▸ **Exercise**
Take the line that has "Is point (59, 325)" in it and every line after it to the end of the entries, and reproduce them exactly.

▸ **Input material**
[START]
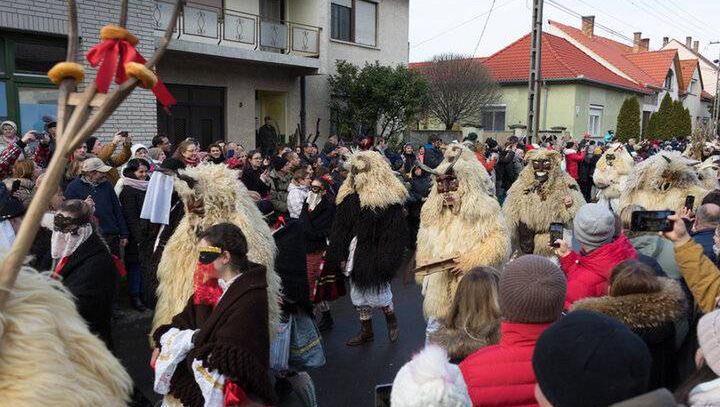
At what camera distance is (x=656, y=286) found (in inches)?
116

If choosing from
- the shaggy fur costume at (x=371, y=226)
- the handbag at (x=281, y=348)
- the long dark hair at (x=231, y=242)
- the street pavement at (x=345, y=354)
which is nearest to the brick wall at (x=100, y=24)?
the street pavement at (x=345, y=354)

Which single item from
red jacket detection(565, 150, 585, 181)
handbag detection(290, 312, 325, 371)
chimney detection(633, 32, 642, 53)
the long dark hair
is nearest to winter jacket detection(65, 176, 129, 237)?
handbag detection(290, 312, 325, 371)

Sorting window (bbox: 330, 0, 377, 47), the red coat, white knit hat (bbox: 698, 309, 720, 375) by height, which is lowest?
the red coat

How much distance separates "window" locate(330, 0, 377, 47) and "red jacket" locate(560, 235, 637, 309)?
50.6 feet

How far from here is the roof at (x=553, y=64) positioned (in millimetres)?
31062

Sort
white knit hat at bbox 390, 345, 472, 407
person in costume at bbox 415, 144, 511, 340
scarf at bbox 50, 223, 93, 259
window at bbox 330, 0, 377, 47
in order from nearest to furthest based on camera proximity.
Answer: white knit hat at bbox 390, 345, 472, 407, scarf at bbox 50, 223, 93, 259, person in costume at bbox 415, 144, 511, 340, window at bbox 330, 0, 377, 47

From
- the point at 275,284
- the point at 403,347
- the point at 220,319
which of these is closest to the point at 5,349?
the point at 220,319

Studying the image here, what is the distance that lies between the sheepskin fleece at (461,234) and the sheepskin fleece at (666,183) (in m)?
2.57

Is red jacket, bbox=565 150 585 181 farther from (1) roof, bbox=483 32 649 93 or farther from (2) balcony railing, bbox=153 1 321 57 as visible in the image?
(1) roof, bbox=483 32 649 93

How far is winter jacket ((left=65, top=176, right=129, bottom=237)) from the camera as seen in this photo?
6.51 m

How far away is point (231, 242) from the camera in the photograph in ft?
11.1

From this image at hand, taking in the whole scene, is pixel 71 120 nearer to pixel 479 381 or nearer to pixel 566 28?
pixel 479 381

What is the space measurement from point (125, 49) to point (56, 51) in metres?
10.3

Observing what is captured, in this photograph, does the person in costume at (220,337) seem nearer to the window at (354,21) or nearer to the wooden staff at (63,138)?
the wooden staff at (63,138)
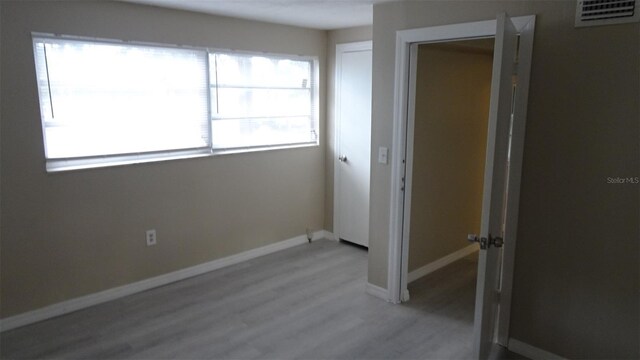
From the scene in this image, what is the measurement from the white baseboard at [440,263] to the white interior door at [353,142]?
76 centimetres

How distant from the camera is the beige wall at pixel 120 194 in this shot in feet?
9.18

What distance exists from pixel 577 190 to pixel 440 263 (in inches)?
72.3

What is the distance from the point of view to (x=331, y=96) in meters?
4.56

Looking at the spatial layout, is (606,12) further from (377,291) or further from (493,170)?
(377,291)

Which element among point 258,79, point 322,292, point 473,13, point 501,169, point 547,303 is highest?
point 473,13

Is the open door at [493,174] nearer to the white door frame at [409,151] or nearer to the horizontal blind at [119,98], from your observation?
the white door frame at [409,151]

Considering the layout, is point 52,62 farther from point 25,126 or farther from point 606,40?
point 606,40

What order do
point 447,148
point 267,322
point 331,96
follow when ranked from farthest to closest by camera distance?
point 331,96, point 447,148, point 267,322

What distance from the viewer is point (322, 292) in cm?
349

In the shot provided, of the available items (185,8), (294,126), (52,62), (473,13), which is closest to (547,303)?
(473,13)

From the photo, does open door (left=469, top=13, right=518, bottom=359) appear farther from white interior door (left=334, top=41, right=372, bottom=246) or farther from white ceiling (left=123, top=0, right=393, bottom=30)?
white interior door (left=334, top=41, right=372, bottom=246)

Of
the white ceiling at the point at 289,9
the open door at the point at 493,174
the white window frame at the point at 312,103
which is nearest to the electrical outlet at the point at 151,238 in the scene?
the white window frame at the point at 312,103

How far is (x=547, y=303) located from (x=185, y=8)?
3207 millimetres

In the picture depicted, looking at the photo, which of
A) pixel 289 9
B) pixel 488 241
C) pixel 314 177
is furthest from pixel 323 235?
pixel 488 241
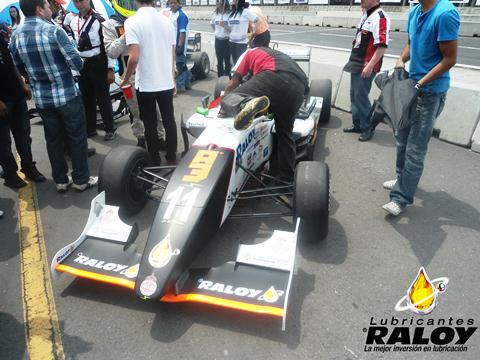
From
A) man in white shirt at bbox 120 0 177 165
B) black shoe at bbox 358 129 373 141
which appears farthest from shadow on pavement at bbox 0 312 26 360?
black shoe at bbox 358 129 373 141

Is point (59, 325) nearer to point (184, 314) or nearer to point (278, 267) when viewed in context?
point (184, 314)

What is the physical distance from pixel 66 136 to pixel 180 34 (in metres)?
4.21

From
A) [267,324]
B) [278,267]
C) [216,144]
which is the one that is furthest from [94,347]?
[216,144]

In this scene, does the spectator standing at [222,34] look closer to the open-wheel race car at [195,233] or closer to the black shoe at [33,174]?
the open-wheel race car at [195,233]

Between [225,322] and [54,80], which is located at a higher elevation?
[54,80]

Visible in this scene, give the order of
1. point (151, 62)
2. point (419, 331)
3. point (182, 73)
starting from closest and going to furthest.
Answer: point (419, 331) < point (151, 62) < point (182, 73)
[END]
▸ **Written reply**
Is point (59, 325) nearer to point (184, 314) or nearer to point (278, 267) when viewed in context?
point (184, 314)

What is the physical distance from pixel 66 136 to pixel 180 34 (in metres)?
4.21

From
A) [267,324]
B) [278,267]
C) [216,144]
which is the one that is furthest from [94,347]?
[216,144]

In this scene, does the spectator standing at [222,34] look closer to the open-wheel race car at [195,233] or closer to the black shoe at [33,174]?
the open-wheel race car at [195,233]

Between [225,322] and [54,80], which is located at a higher elevation?
[54,80]

Visible in this scene, give the order of
1. point (151, 62)
2. point (419, 331)
3. point (182, 73)
starting from closest and going to furthest.
Answer: point (419, 331) < point (151, 62) < point (182, 73)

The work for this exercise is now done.